Passage shown.
━━━━━━━━━━
At Nordea, the process of helping companies migrate from Bankgirot to Nordea’s own services is already taking place and will continue throughout 2022. Nordea’s goal for completing the migration is set for the end of Q1 2023. This involves replacing current Bankgiro services such as Leverantörsbetalningar (Supplier payments), BG Lön (Salary payments) and BG Inbetalningar (Incoming domestic payments) with Nordea’s P27 compliant Corporate Access service for corporates and Nordea’s Corporate Access Lite for SMEs, providing XML based corporate services for companies and organisations of all sizes.
Once P27 is up and running in Sweden and all companies have migrated from Bankgirot, the services currently offered via Bankgirot will no longer continue.
Tomas L Jonsson, Payments Product Management at Nordea, says: “Nordea’s aim is to prepare companies in good time to be ready before P27 goes live with the SEK Batch payments. We are no longer offering our customers Bankgiro services. Instead we are connecting them to our new future proof services. Last year we began migrating selected companies and this year we are moving into a larger scale and ramping up the service upgrades.”
Camilla Bäck, Senior Business Developer at Nordea, adds: “Our strategy is to make sure our customers are prepared well in advance before the actual Swedish sectoral transformation plan kicks in. By moving slightly ahead of the sectoral transformation plan we are hoping to bring the benefits of our future proof services to our customers now as well as create more time for the implementation phases ahead. We have agreed in the sector that Bankgirot will be closed in a few years’ time and we are replacing it with a new infrastructure. This means that all banks will need to offer their own services to their customers as the Bankgiro services will be decommissioned.”
The process for migrating companies and organisations to new services is largely dependent on the size and complexity of their operations. Once companies are contacted by their bank, they are guided through the services that best meet their needs. New agreements are created or existing ones updated, followed by a testing procedure dependent on the services used to make sure that everything works according to plan.
Rita Mustonen, P27 Project Management at Nordea, says: “Our ambition is to contact each and every customer that is in scope of the migration. We discuss P27 and its implications and tell them about our offerings. There are a variety of options depending on, for example, the size of the customer. Often they have to go back to their ERP vendor to find out if the ERP system they are using is ready. For larger customers, we make a joint migration plan. We can have a mother company and multiple subsidiaries with different service portfolios, so the migration journey can be quite complex and time consuming.”
Camilla adds: “Once we verify that everything is up and running, we close the Bankgiro service for the company in question. For smaller companies, enrolment to new services takes place via a digital procedure using a web form. In the majority of cases, customers will need to make a new agreement. This is not like a standard technical migration where changes take place in the background and the customer doesn’t notice anything. They need to be involved in the process.”
Tomas says: “Many companies need to know that they need to upgrade the services they use and take the needed actions on their side. In Nordea today we have quite a lot of customers that are already using Nordea services instead of Bankgirot. So if our customers are already running Nordea’s future proofed services (compliant with the new infrastructure), they are not impacted by this process.”
We have agreed in the sector that Bankgirot will be closed in a few years’ time and we are replacing it with a new infrastructure. This means that all banks will need to offer their own services to their customers as the Bankgiro services will be decommissioned.
━━━━━━━━━━
Supplied material.

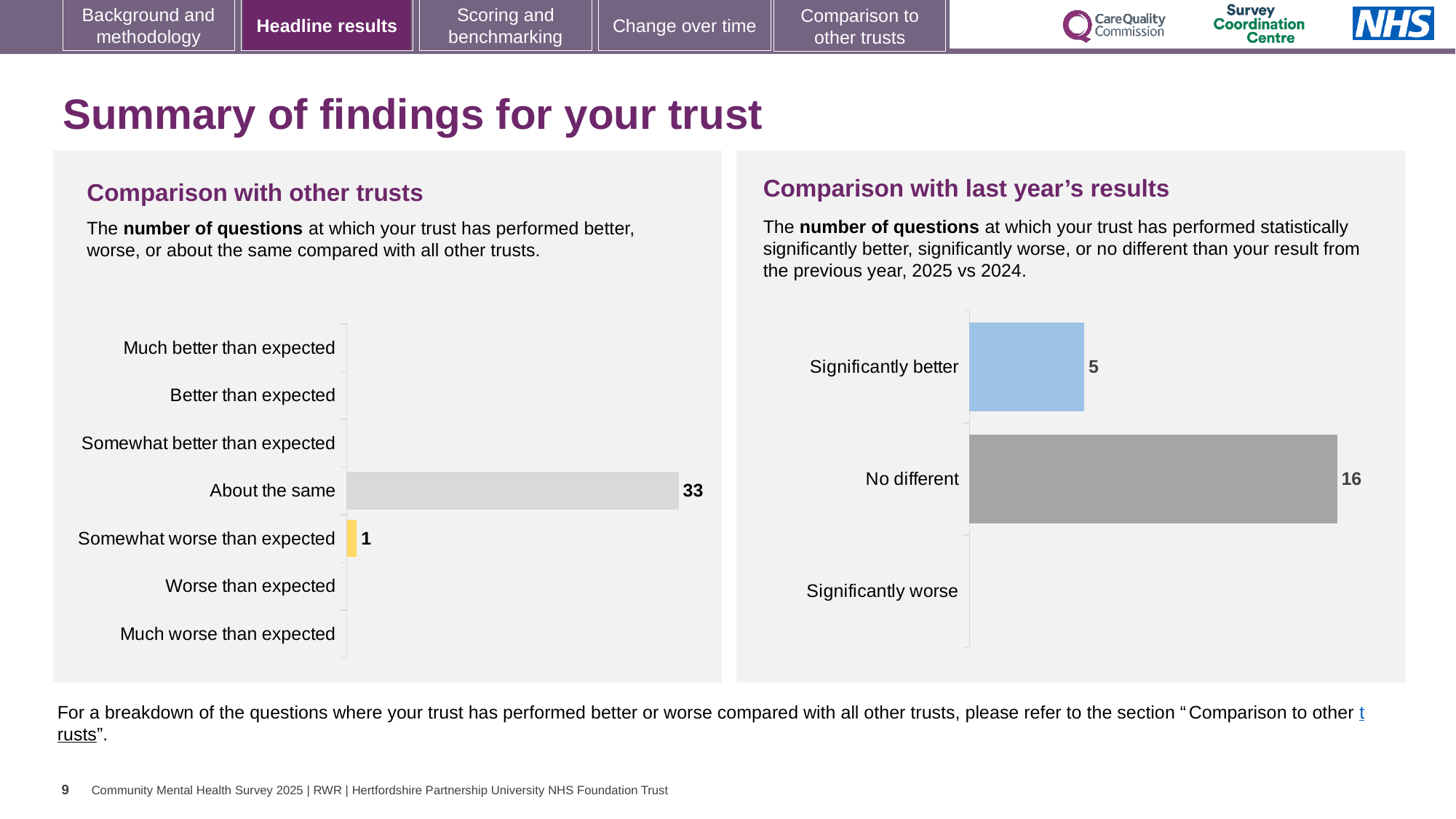
In the 'Comparison with last year's results' chart, how many categories are listed on the axis? 3 In the 'Comparison with other trusts' chart, which category has the highest value? About the same What kind of chart is the 'Comparison with other trusts' chart? Bar chart In the 'Comparison with other trusts' chart, what is the value for 'About the same'? 33 In the 'Comparison with last year's results' chart, what is the value for 'Significantly better'? 5 In the 'Comparison with last year's results' chart, what is the value for 'No different'? 16 In the 'Comparison with last year's results' chart, which category has the highest value? No different In the 'Comparison with other trusts' chart, how many categories are listed on the axis? 7 In the 'Comparison with other trusts' chart, what is the difference between 'About the same' and 'Somewhat worse than expected'? 32 In the 'Comparison with last year's results' chart, which is larger: 'Significantly better' or 'No different'? No different In the 'Comparison with other trusts' chart, what is the value for 'Somewhat worse than expected'? 1 In the 'Comparison with last year's results' chart, what is the difference between 'No different' and 'Significantly better'? 11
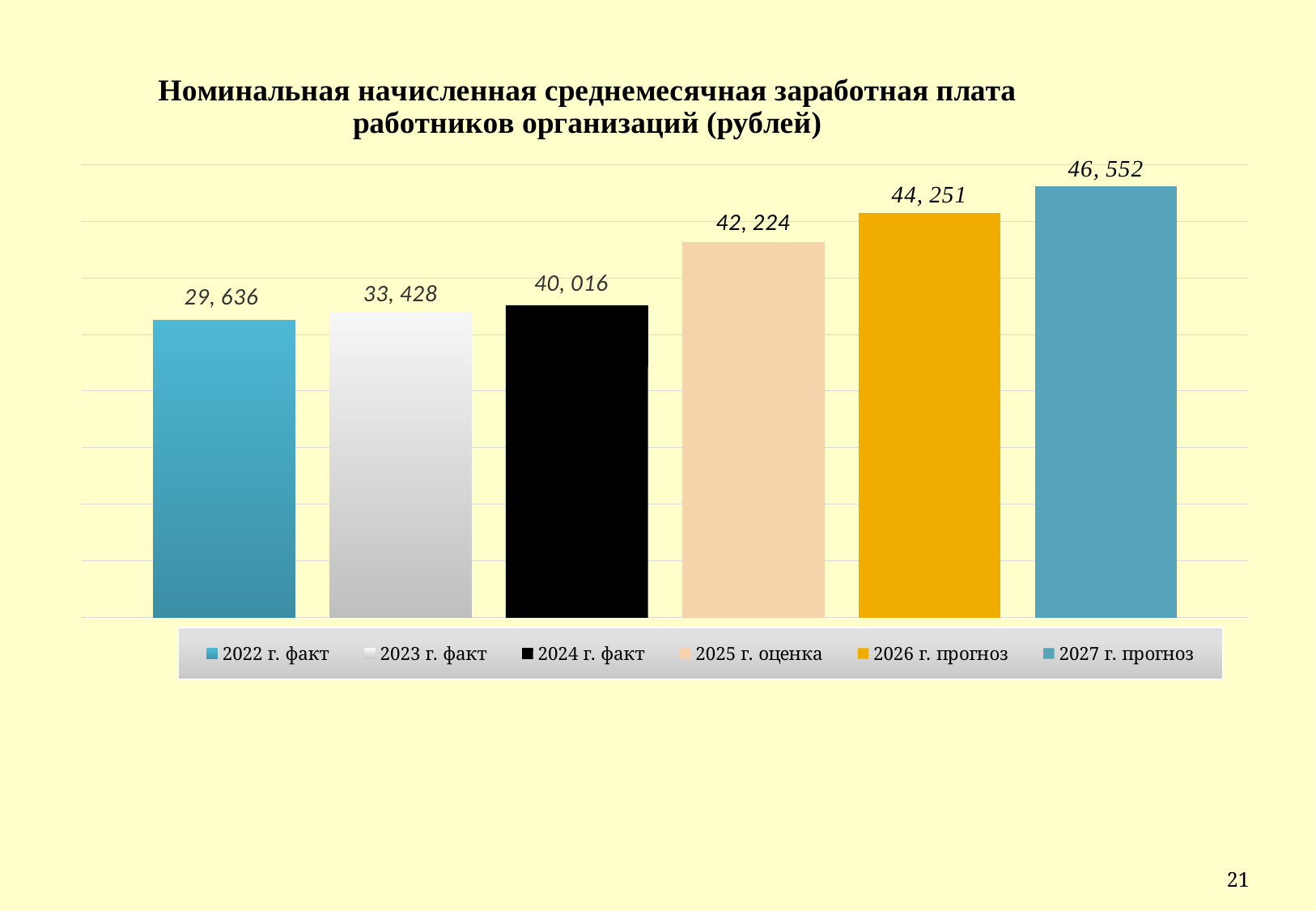
What is the difference between the values for 2027 г. прогноз and 2022 г. факт? 16,916 What is the value for 2025 г. оценка? 42, 224 What is the value for 2022 г. факт? 29, 636 What kind of chart is shown on the slide? Bar chart Which year has the lowest value? 2022 г. факт How many bars are shown in the chart? 6 What is the difference between the values for 2026 г. прогноз and 2025 г. оценка? 2,027 Which year has the highest value? 2027 г. прогноз How many entries does the legend list? 6 Which is larger, the value for 2024 г. факт or the value for 2023 г. факт? 2024 г. факт What is the value for 2027 г. прогноз? 46, 552 Do the values rise or fall from 2022 to 2027? Rise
━━━━━━━━━━
Problems and tasks.
[A] Answer these from the Bankgirot migration passage, one line each:
(i) By what point does Nordea aim to finish the migration?
(ii) Which Nordea service is offered to SMEs?
(iii) How do smaller companies enroll in the new services?
[B] Name every Nordea staff member quoted in the Bankgirot migration passage, each with the role the passage gives them.
[C] Continue the passage on Nordea's migration away from Bankgirot, picking up right after its final sentence.

Answers given.
[A]
(i) The end of Q1 2023.
(ii) Nordea's Corporate Access Lite.
(iii) Through a digital procedure using a web form.

[B]
- Tomas L Jonsson, Payments Product Management at Nordea
- Camilla Bäck, Senior Business Developer at Nordea
- Rita Mustonen, P27 Project Management at Nordea

[C]
Keeping ERP vendors informed
For many companies migrating from Bankgirot, their ERP vendors play an important role in making sure they are ready to make the switch to the new payments services.
Daniel Lindström, Liquidity Mgt & Corporate Channels at Nordea, says: “An interesting aspect we are seeing with P27 is the sectoral collaboration amongst the banks. We are making a very concerted effort in approaching the ERP market in Sweden collaboratively with the other banks. There is an acknowledgment amongst the banks of the ERP vendors importance for our customers and subsequently as banks we are coming with a common message out to the ERP market. We are trying to align and offer ERP vendors solutions that are very similar and that can bring these benefits to their customers together. This has sometimes been a very fragmented process before but now this is something that all of the banks are approaching together.”
“ERP vendors are definitely key players in this process. The ERP system is the place where companies begin their payment and reconciliation processes and we need to support that in the way we are doing now,” adds Daniel.
Many benefits to come
Companies moving to Nordea’s services during 2022, will already experience some benefits of using the bank’s modern standardised services. The full range of benefits from moving to the P27 platform will begin to be felt in a step wise process from the end of 2023 onwards as more elements of the new payments infrastructure begin to go live.
Daniel says: “One result of our current efforts will be to bring our advanced services, formerly only targeting large customers, to a wider range of customer segments. This means that more companies will be able to benefit from these future proof competent services that we will then offer customers instead of the local Swedish products and payment services that have been used before. This can be especially beneficial for companies operating in several countries.”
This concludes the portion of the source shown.